The simple but strange question here is exactly the one that Cook formulates. What happens when the government goes to court to demand that you give it something that you do not have? No one has it, in fact, because it doesn’t exist. What if the government then proceeds to order you to construct, design, invent, or somehow conjure up the thing it wants? Must you?

(click here to continue reading The Dangerous All Writs Act Precedent in the Apple Encryption Case – The New Yorker.)

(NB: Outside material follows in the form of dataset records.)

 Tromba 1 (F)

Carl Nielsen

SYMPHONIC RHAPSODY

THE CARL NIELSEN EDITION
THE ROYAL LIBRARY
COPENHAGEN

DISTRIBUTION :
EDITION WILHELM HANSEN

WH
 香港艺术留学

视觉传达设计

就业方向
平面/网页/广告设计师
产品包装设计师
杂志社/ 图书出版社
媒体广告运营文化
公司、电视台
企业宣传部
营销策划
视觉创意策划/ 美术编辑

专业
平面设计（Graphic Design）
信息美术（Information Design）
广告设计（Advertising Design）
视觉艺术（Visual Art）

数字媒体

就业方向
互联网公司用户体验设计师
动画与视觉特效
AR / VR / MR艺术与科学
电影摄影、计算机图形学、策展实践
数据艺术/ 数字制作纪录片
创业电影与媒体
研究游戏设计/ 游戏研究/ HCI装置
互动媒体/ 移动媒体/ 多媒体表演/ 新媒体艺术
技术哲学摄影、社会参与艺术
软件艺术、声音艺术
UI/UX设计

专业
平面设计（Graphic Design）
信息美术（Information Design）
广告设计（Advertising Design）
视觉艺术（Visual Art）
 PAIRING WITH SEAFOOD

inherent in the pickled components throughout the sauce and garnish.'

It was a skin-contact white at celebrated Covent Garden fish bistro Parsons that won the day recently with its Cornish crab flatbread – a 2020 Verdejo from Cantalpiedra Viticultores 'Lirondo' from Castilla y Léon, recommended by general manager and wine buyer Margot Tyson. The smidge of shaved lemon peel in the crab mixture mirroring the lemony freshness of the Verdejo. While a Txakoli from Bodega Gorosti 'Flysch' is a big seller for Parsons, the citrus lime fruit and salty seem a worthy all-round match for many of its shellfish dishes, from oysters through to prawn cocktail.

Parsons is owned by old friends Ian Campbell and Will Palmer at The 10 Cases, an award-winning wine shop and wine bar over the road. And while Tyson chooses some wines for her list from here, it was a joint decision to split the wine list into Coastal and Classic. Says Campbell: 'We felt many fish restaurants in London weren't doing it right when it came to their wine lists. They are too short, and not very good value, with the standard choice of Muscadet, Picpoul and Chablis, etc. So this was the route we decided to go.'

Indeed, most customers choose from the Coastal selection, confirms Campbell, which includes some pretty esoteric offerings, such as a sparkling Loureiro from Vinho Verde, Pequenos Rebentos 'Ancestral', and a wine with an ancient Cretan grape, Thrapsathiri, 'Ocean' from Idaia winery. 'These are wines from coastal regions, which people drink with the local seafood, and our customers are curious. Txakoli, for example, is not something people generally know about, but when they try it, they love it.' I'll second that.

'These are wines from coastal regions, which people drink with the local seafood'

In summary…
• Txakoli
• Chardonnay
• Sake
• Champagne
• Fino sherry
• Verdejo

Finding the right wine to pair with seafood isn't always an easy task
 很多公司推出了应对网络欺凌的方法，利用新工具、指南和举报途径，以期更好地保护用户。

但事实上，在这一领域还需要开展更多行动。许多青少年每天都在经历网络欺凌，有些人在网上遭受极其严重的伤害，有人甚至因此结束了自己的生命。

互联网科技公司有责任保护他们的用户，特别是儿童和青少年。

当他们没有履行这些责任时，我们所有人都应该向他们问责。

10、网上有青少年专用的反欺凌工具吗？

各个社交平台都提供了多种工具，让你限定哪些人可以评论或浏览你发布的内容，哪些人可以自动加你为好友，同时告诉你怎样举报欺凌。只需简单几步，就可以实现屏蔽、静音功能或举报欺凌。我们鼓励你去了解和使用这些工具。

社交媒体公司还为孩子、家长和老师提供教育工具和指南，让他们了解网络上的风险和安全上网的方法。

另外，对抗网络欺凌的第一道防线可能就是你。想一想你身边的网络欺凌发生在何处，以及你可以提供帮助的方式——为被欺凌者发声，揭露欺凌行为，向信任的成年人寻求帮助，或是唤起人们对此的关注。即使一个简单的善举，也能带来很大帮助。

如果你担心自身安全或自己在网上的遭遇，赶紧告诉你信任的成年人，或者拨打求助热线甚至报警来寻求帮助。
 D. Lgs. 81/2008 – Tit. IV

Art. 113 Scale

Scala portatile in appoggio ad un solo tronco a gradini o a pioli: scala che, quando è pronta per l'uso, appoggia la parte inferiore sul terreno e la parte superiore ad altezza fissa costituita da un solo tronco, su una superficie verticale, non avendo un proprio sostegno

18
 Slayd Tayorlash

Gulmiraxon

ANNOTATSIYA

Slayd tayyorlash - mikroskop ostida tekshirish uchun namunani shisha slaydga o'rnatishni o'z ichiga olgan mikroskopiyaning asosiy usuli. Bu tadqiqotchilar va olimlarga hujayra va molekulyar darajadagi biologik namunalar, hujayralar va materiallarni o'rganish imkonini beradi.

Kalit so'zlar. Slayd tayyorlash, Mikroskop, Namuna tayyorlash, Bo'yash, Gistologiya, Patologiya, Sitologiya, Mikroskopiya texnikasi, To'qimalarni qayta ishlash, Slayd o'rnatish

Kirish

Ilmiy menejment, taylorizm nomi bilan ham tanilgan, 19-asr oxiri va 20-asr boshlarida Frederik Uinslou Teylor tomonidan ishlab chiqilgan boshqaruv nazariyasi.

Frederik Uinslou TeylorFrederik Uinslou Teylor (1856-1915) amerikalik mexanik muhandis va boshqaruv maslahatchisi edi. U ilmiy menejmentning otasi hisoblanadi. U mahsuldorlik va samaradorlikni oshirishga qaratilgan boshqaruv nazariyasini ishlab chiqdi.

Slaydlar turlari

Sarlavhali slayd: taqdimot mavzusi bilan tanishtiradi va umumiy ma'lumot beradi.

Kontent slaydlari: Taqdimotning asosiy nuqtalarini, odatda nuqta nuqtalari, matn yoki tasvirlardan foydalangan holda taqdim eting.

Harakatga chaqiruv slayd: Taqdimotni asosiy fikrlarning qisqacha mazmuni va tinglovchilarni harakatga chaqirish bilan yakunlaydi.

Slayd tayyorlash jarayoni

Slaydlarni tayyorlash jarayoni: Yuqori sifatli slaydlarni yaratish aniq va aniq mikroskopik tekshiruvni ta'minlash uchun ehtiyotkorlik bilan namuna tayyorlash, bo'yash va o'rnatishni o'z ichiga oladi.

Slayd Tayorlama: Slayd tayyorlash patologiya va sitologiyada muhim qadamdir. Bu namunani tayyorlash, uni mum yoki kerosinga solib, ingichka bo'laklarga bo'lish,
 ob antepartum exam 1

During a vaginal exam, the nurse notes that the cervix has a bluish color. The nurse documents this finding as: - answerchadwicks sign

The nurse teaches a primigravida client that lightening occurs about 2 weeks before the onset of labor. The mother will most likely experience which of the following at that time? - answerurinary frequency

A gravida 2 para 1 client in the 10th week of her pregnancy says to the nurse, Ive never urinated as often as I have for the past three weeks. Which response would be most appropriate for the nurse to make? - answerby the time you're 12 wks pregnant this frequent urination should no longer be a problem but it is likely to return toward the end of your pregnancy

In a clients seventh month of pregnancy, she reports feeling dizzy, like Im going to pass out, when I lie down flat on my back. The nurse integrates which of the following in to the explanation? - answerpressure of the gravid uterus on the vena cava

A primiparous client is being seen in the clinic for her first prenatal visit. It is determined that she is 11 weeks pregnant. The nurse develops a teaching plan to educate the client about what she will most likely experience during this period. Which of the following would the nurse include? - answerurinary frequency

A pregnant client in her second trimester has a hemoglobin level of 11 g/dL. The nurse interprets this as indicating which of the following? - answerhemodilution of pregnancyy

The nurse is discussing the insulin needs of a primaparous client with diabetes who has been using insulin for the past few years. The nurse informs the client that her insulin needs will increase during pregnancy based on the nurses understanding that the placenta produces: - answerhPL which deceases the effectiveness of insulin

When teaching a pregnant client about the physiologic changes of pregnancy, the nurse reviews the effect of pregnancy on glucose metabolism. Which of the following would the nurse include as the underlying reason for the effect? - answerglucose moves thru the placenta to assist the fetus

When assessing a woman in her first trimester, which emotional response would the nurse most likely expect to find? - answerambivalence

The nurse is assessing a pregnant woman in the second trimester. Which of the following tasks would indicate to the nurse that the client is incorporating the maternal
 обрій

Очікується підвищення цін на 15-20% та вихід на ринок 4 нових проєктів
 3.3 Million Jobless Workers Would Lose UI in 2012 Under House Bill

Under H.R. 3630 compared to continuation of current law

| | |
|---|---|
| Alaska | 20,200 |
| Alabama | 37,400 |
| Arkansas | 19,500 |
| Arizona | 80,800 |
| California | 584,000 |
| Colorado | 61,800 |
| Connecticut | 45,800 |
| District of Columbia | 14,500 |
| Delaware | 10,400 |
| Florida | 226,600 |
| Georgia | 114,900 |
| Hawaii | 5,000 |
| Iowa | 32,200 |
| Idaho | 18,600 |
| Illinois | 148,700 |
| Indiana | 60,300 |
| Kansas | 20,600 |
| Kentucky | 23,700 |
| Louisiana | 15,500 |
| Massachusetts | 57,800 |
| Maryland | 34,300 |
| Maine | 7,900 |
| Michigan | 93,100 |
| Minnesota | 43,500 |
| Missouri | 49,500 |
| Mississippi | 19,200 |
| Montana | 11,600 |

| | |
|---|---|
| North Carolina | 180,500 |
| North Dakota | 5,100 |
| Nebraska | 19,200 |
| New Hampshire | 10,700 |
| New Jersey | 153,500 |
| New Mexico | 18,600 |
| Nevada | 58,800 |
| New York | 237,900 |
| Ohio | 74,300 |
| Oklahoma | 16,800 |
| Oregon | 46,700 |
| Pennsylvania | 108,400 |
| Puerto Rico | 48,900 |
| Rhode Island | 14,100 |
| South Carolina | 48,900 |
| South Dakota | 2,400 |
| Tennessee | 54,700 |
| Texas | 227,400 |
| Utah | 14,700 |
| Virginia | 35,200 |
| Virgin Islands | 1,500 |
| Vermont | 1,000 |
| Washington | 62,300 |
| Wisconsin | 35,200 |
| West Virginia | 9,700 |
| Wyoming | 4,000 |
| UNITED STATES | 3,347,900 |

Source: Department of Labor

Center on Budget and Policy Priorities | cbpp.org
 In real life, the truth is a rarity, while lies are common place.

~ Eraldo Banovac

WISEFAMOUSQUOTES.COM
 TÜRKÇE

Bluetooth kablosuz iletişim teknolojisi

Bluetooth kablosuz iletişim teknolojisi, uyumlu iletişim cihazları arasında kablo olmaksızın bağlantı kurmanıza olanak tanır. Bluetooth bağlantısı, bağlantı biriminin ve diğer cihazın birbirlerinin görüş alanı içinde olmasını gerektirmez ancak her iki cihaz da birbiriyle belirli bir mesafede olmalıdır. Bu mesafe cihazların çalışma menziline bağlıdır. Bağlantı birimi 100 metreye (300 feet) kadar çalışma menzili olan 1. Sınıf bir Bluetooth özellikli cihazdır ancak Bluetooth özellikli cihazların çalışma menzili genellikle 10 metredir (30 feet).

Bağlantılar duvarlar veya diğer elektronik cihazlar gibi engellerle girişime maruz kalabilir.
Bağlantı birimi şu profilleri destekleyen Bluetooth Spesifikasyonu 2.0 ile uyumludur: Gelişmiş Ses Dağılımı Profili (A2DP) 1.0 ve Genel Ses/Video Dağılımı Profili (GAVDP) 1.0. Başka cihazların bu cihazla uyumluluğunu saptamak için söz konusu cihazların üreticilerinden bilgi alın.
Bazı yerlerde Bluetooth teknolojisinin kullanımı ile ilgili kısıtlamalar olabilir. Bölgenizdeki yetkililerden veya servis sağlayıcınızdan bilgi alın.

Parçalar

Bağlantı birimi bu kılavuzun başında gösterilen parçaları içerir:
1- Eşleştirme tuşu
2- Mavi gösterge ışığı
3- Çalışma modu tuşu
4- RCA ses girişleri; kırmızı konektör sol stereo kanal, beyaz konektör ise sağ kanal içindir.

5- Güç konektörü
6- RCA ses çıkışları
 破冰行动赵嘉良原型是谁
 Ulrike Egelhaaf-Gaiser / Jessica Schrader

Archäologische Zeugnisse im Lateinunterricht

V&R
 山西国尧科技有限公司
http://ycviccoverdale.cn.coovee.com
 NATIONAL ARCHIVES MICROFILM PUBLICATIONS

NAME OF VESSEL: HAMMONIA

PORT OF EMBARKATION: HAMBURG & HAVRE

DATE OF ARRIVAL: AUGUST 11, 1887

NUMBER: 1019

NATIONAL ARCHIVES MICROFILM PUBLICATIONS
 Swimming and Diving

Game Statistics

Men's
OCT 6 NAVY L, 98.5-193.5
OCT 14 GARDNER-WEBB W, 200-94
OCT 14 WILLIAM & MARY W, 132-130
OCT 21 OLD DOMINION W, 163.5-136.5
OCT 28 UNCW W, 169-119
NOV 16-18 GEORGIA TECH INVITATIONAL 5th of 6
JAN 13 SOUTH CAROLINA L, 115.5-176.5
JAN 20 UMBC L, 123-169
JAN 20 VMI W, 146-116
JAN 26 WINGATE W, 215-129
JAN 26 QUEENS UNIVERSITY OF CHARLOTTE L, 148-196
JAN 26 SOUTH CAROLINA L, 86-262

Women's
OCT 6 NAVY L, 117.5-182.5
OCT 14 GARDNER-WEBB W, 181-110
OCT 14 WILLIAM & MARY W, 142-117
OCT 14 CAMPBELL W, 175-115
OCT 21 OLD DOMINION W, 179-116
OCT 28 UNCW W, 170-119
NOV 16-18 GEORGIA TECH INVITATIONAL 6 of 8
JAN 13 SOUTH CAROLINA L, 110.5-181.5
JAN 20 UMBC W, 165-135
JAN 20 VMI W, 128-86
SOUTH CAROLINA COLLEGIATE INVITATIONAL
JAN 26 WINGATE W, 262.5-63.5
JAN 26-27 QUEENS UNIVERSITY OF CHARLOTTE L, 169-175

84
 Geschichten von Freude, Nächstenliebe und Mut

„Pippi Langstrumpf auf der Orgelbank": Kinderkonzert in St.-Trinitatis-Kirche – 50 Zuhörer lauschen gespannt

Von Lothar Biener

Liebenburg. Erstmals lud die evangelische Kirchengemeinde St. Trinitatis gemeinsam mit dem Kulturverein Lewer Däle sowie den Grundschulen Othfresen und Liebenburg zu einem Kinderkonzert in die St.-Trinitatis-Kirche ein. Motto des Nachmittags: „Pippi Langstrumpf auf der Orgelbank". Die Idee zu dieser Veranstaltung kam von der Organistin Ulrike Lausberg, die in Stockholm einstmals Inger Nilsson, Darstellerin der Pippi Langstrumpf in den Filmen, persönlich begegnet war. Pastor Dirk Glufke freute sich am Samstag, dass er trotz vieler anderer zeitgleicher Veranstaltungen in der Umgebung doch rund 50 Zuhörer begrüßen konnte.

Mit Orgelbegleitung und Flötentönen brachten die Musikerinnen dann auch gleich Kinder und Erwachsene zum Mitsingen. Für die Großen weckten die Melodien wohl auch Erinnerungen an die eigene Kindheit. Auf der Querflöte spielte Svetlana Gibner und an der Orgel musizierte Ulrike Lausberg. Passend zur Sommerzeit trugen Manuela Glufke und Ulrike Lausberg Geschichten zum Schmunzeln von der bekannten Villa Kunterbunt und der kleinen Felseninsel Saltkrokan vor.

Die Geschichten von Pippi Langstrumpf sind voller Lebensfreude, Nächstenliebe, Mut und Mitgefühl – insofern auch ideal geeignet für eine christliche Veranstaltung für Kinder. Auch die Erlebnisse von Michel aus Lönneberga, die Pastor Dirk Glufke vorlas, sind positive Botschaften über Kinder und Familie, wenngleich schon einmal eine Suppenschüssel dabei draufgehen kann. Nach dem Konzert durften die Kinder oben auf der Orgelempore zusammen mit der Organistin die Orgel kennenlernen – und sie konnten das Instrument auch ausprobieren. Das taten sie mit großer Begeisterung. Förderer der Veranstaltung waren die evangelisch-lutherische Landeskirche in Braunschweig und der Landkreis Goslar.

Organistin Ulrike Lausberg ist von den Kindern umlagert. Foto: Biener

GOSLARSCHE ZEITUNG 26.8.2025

I’d already asked and answered myself about the second part of the question – I’m strongly against the so-called back door being built into all devices – so for me, the first part of the question was by far the most interesting. The government can really force a company to create something just for the government’s purposes? How long can the task take before you are free? Years? Decades? What happened to Capitalism? Talk about feeling entitled, or as Ms. Davidson puts it:

And so Judge Sheri Pym, a California district-court magistrate, has ordered Apple to come up with a new software bundle that can be loaded onto the phone and, in effect, take over the operating system and tell it to let the F.B.I. in. (Apple will have a chance to object to the order in court.) As an added point of convenience, this bundle is also supposed to let the agents enter passcodes electronically, rather than tapping them in, which is one of the many points on which the government seems to have moved from asking for compliance with a subpoena to demanding full-scale customer service. 

I don’t understand why this isn’t more troubling to people, especially to libertarian-leaning Republicans. The US government is asserting that if they ask, a company has to drop everything else and get working for the government or else you’ll be sent to the proverbial salt mines in Siberia. Why? Why? How dare you ask! Because War On Terra, that’s why!  No wonder this is “what some law-enforcement officials privately describe as a nearly perfect test case.”